Я взял Машу на руки.
— Удивляюсь тебе, Татьяна, — сказал я. — Минуту назад ты говорила одно, сейчас — другое…
— Что я говорила? — перебила ты меня. — Я говорила, что можно дома…
— Да я от дома и заболел.
— Ты от работы заболел. От того, что со своим Вадиком доказать что-то хотите, очень умными себя поставить — вот от чего. Работали бы, как все, и не было бы никаких переутомлений, это точно.
— Ты ошибаешься.
— Точно. А то больше всех им надо, гении нашлись… Недаром от Вадика жена ушла!

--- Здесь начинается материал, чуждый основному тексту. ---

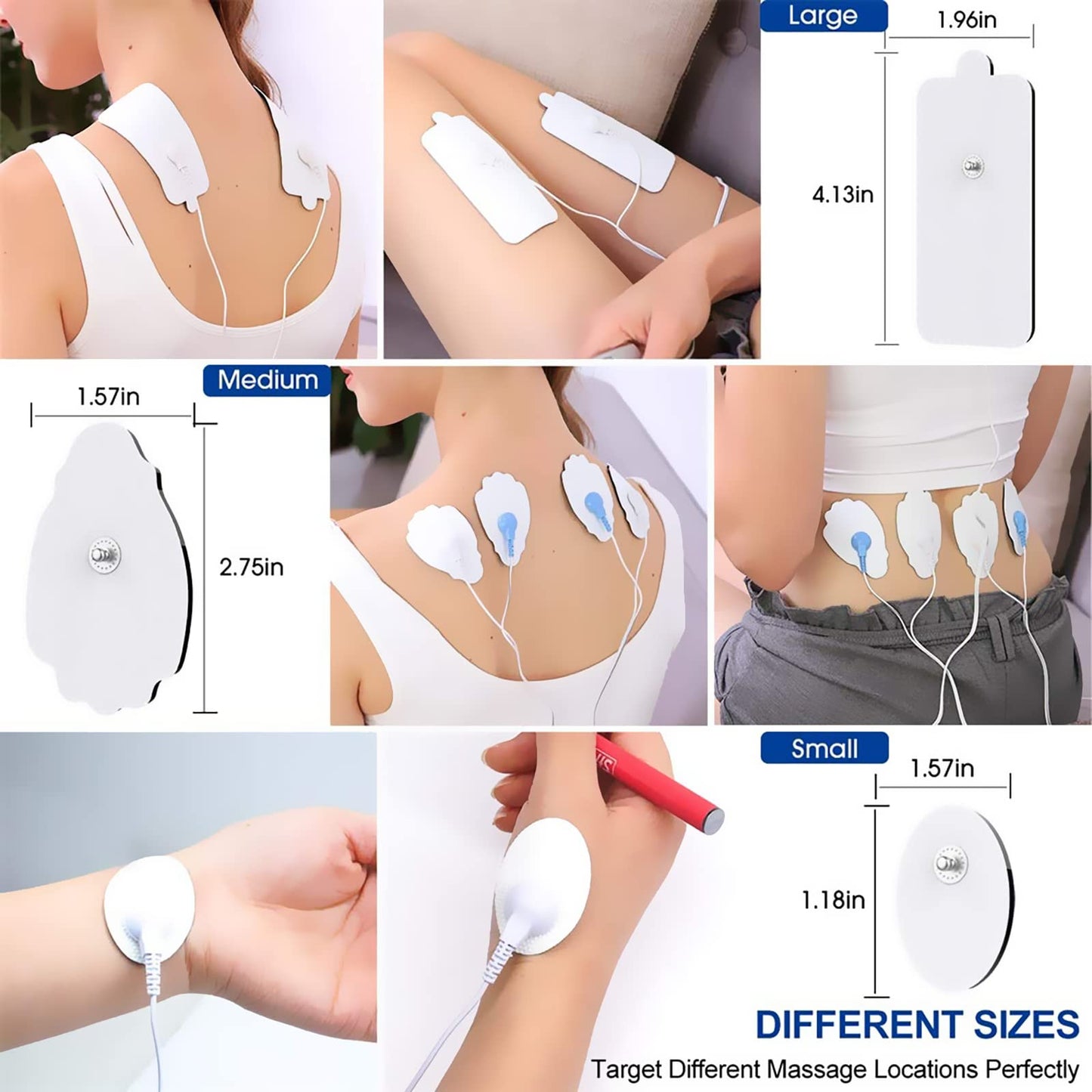 Large

1.96in

4.13in

Medium

1.57in

2.75in

Small

1.57in

1.18in

DIFFERENT SIZES

Target Different Massage Locations Perfectly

— А это ты уже совершенно зря, — сказал я. Меня начало охватывать раздражение, и было обидно за товарища. — Вадька талантливый парень, настоящий инженер и ученый будущий. И жена еще пожалеет, — добавил я, сдерживаясь. — Ты же не знаешь, в чем суть. Суть в том, что у нас многие хотят работать по старинке, только с логарифмической линейкой, и не потому, что не понимают пользы вычислительных машин, а потому, что для работы с машиной нужна специальная подготовка, то, чего прежде наши технические вузы не давали своим выпускникам, нужно доучиваться. Кстати, я тоже должен доучиваться, но я сейчас не об этом… Вадик молодец, — продолжал я, опять невольно возбуждаясь, — Вадька предложил принципиально новое решение, и я за него буду драться, пусть хоть весь отдел станет против; выгода от его предложения огромная, но надо все серьезно обосновать, а это как раз и не под силу тем, кто умеет пользоваться одной линейкой. Доходит до тебя?
— Вот я и говорю — умные чересчур.
— При чем тут умные! Нам, возможно, придется втроем или вчетвером проворачивать всю работу, для этого тоже надо быть здоровым.
— Ну, езжай, езжай…
Ты словно чувствовала, каким горем обернется для нас эта поездка.
— Езжай! — повторила ты в третий раз.
— Не ругайтесь, — сказала Маша и обняла меня за шею.
Мы пошли с ней на кухню и стали делать «тянучки» — растапливать на огне в столовой ложке сахар.
— А ты скоро обратно приедешь? — спросила Маша.
— Через месяц, — сказал я.
— Месяц — это много или мало?
Я пожал плечами.
— Много? — спросила она.
— Не знаю, Машенька. Кому как… Чего не знаю, того не знаю.
Мне показалось, что ты стоишь за дверью и прислушиваешься. Я хотел вернуться в комнату, но Маша цепко ухватила меня за рукав.
— Я тебе что-то на ушко скажу, — предупредила она. Личико ее было лукавым и немножко смущенным.
— Поцелуй маму, — сказала она шепотом мне «на ушко», когда я наклонился…
Но ты не подпустила близко к себе нас с Машей.
— Нечего лизаться. Ужинай и спать. Раз больной, значит, больной.